** 任务要求 **
把下方关于二叉搜索树构建的文档片段中，从“BST ： sorted”开始、到“if(start > end)”结束的部分一字不差地抄下来。

** 文档片段 **
● ● ● ● ●

BST ： sorted list (array) to BST

Convert Sorted Array to Binary Search Tree

class Solution {
public:
    TreeNode* sortedArrayToBSTR(vector<int>& num, int start,int end)
{
	if(start > end)
		return NULL;
	int mid = (start+end)/2;
	TreeNode* r = new TreeNode(num[mid]);
	r->left = sortedArrayToBSTR(num, start, mid-1);
	r->right = sortedArrayToBSTR(num, mid+1, end);
	return r;
}


TreeNode *sortedArrayToBST(vector<int> &num)
{
	TreeNode* root = sortedArrayToBSTR(num,0, num.size()-1);
	return root;
}
};

Convert Sorted List to Binary Search Tree

 

看看自己的代码再看看别人的觉得自己做的好傻，直接传递长度就好了

class Solution {
public:
    
TreeNode* ListToBST(ListNode* start,ListNode* end)
{
	if(start == end)
		return NULL;
	ListNode* p = start;
	ListNode* q = start;
	while(q!=end && q->next != end)

● ● ● ● ●

** 所给清单 **
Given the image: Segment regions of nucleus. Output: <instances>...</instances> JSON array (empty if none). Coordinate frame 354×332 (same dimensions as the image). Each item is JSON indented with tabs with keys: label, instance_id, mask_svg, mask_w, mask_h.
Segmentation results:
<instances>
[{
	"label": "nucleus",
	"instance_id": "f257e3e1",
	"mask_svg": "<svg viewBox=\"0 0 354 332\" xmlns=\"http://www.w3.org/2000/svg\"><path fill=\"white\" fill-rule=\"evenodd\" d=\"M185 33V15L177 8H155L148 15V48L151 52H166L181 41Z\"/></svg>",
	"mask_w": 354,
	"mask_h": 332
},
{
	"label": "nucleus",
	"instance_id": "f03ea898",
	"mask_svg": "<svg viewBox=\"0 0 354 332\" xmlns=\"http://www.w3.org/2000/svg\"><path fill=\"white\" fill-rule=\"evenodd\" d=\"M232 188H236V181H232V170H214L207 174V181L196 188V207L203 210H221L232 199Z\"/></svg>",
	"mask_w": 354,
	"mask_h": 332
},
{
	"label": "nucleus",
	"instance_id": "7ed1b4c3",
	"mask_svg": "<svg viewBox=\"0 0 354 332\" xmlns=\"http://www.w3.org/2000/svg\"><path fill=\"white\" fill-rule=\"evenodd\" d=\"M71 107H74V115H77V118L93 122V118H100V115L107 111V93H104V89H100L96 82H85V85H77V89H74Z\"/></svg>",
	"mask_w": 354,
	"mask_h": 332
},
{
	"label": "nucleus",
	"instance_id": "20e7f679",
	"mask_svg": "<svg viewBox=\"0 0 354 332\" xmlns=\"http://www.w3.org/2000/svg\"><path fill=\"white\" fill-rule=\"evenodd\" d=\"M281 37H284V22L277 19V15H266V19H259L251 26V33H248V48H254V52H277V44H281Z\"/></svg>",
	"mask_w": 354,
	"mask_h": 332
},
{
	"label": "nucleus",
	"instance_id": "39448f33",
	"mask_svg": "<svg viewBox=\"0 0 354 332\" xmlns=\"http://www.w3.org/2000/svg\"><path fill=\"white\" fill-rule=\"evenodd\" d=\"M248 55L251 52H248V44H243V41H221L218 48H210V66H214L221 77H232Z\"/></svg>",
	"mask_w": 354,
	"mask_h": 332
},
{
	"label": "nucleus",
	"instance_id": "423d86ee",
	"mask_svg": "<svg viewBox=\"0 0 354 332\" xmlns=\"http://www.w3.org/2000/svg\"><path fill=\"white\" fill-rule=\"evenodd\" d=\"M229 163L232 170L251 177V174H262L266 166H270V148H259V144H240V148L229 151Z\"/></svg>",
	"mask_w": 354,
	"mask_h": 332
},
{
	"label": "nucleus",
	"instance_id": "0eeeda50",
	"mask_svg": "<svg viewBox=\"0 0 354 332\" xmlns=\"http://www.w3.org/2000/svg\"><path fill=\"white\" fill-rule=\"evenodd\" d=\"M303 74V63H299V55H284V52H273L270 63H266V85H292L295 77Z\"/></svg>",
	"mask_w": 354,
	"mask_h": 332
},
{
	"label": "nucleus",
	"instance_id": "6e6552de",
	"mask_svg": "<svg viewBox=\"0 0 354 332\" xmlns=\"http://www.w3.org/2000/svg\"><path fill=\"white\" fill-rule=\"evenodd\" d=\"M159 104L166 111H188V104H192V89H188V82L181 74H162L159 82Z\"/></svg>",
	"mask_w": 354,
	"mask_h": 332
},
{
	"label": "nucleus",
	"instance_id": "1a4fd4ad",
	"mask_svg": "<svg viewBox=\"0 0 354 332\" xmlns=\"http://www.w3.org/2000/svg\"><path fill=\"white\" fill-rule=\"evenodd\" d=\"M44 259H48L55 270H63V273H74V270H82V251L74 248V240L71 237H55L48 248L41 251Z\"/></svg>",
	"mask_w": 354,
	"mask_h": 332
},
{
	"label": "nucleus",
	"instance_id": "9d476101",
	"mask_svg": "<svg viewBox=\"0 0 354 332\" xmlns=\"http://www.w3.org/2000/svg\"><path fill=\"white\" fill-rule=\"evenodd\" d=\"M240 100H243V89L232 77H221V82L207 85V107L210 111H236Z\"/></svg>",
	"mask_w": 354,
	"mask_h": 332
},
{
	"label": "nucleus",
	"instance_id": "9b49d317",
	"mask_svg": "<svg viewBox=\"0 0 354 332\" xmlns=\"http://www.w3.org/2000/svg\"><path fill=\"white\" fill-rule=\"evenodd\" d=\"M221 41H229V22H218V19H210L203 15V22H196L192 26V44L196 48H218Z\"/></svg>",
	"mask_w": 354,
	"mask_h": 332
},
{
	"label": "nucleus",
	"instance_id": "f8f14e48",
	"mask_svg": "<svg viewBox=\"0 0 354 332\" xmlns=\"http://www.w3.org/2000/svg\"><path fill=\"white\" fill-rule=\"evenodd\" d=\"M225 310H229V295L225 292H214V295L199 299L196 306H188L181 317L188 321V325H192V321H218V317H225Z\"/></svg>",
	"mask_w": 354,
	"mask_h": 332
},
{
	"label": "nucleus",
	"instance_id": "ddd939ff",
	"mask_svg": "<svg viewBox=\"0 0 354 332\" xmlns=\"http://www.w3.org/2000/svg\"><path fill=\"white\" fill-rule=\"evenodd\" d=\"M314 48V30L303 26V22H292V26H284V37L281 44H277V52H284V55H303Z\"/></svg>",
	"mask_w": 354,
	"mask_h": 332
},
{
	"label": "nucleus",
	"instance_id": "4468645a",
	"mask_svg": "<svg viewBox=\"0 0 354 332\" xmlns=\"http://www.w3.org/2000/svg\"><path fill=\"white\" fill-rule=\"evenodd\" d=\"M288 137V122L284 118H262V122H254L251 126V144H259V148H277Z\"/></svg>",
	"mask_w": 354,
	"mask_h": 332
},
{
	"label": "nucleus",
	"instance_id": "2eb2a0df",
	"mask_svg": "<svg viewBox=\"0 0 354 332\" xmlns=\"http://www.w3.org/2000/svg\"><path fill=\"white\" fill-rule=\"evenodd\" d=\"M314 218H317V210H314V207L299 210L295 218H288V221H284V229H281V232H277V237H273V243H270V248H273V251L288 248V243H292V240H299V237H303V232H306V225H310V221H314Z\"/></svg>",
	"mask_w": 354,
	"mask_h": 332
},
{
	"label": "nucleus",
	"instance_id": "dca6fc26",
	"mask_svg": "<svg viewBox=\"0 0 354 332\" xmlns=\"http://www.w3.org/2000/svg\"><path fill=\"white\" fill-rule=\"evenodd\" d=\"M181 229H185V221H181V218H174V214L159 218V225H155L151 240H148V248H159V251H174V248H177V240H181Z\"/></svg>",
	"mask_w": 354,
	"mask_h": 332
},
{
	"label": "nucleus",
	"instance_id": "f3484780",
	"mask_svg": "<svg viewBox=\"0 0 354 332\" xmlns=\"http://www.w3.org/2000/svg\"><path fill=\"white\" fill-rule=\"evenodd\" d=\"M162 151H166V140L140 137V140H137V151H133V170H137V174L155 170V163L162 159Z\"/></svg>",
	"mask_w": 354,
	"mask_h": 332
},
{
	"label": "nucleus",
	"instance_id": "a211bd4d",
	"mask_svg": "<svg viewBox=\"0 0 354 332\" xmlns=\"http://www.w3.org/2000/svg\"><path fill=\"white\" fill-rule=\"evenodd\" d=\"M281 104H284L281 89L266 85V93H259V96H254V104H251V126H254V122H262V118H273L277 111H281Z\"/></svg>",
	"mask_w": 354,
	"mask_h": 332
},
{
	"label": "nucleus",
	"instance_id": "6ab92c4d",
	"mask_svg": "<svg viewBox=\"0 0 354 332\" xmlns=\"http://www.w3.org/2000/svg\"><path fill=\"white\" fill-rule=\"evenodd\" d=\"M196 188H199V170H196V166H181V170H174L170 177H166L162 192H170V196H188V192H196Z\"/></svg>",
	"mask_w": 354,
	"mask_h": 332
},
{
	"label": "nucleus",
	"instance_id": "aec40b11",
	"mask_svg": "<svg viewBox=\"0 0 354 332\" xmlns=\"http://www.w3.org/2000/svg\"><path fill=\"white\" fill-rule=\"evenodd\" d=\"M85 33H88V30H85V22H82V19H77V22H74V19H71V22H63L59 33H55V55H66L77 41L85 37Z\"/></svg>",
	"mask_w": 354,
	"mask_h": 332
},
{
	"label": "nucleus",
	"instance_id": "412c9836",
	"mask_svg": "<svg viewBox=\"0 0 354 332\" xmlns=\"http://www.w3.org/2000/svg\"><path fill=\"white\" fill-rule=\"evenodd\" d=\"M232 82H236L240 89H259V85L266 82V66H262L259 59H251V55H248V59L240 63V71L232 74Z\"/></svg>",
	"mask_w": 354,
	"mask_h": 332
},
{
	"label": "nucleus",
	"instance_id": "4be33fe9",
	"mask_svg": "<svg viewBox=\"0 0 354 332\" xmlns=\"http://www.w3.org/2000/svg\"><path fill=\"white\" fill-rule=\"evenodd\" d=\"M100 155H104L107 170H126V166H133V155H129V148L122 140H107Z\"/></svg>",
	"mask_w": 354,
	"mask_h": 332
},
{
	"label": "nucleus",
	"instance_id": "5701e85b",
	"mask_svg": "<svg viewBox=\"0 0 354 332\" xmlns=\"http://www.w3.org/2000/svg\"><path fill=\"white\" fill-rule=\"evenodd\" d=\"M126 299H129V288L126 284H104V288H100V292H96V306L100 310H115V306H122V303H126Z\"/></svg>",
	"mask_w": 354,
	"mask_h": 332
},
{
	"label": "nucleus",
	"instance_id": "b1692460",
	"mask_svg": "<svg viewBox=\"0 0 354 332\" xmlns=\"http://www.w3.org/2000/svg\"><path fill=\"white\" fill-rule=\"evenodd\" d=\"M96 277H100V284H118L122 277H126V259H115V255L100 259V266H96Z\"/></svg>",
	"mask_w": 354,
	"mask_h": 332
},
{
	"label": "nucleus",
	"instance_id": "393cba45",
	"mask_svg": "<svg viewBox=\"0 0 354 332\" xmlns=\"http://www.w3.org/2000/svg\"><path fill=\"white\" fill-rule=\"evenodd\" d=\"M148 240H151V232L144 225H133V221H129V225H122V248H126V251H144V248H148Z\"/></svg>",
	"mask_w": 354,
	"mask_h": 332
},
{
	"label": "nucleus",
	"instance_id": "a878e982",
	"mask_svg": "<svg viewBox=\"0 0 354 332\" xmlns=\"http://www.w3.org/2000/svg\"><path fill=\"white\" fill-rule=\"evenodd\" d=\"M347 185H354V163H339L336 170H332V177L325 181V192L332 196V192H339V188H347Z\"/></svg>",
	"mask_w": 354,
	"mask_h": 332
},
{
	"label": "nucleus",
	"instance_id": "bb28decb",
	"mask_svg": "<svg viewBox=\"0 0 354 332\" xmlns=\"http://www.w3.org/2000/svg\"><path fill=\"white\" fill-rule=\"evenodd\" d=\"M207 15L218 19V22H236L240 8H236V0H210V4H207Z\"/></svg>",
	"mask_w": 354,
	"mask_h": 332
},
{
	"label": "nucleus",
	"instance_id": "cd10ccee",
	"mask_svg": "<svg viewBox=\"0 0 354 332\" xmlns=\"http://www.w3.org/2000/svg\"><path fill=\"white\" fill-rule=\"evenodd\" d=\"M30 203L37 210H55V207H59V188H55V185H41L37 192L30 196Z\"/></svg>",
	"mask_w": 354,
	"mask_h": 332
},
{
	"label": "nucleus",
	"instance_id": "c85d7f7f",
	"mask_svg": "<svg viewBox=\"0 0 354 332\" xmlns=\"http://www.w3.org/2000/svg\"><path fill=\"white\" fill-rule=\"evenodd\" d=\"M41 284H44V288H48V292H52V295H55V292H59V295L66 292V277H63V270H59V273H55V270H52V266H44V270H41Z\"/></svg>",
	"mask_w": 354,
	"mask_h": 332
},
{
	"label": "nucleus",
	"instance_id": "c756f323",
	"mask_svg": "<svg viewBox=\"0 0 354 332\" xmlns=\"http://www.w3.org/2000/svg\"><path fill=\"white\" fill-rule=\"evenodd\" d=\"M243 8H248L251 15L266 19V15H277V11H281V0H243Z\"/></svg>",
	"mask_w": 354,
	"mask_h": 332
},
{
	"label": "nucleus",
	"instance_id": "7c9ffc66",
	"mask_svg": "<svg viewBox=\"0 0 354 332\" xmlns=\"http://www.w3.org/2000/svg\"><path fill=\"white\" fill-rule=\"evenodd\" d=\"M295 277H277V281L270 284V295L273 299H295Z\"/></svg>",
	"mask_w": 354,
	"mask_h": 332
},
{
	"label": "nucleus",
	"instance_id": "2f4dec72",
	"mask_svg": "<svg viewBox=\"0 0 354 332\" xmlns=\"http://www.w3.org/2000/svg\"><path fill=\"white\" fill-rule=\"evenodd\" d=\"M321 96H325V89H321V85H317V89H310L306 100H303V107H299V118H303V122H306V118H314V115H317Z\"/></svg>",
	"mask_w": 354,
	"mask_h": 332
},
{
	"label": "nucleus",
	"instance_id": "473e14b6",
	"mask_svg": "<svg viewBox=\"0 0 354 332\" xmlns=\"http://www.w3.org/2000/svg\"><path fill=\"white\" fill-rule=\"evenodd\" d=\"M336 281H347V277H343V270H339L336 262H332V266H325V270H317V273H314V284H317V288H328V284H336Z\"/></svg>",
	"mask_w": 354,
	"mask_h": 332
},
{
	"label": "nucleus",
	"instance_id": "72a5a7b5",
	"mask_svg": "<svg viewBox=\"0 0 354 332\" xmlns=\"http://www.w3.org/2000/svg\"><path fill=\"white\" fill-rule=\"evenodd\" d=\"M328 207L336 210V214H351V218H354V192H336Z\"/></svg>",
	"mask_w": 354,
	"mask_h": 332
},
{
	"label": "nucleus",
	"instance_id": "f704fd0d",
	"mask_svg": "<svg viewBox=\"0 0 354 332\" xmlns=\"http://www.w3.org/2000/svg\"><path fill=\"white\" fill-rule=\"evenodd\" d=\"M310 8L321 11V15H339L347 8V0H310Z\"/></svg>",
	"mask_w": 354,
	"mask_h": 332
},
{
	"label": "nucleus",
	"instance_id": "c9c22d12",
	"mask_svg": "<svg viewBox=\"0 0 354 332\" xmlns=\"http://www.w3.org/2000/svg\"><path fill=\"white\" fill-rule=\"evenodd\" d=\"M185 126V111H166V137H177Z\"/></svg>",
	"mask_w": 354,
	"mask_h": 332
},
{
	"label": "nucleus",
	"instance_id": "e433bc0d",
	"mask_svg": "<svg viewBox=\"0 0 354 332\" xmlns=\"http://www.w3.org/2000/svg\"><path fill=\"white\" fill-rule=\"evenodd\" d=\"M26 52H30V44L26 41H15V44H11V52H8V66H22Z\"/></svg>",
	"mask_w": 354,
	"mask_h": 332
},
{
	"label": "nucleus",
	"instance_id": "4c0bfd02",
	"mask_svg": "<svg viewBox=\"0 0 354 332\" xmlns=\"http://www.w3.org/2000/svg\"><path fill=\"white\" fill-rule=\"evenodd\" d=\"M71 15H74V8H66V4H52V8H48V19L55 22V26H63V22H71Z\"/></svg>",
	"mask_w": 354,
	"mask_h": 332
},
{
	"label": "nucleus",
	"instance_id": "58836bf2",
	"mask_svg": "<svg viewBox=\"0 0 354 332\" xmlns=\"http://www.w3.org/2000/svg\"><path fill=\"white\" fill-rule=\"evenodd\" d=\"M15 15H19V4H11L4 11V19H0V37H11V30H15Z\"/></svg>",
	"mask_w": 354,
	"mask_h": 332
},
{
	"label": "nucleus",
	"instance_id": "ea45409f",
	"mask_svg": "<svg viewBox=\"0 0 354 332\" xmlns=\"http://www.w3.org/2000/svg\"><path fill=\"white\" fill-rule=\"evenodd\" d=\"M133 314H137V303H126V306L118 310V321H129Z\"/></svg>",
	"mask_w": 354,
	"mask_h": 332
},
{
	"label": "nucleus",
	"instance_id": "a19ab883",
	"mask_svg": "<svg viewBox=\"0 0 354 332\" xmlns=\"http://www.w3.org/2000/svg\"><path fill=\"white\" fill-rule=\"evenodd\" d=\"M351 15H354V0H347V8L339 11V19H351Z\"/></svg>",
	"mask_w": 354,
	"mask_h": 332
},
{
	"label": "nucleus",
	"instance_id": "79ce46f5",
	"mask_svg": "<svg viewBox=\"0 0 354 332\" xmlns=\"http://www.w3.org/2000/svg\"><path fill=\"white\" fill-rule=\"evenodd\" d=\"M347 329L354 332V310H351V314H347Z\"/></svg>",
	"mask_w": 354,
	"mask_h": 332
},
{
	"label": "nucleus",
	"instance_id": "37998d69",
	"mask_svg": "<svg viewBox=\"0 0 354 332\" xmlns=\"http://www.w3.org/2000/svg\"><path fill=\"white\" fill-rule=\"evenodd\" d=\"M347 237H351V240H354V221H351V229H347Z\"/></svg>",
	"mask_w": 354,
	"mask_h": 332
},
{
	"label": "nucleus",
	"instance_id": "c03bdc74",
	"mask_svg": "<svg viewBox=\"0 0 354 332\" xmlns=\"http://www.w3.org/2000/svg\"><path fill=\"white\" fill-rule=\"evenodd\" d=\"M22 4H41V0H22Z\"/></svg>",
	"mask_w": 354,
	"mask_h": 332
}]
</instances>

● ● ● ● ●

** 回答内容 **
BST ： sorted list (array) to BST

Convert Sorted Array to Binary Search Tree

class Solution {
public:
    TreeNode* sortedArrayToBSTR(vector<int>& num, int start,int end)
{
	if(start > end)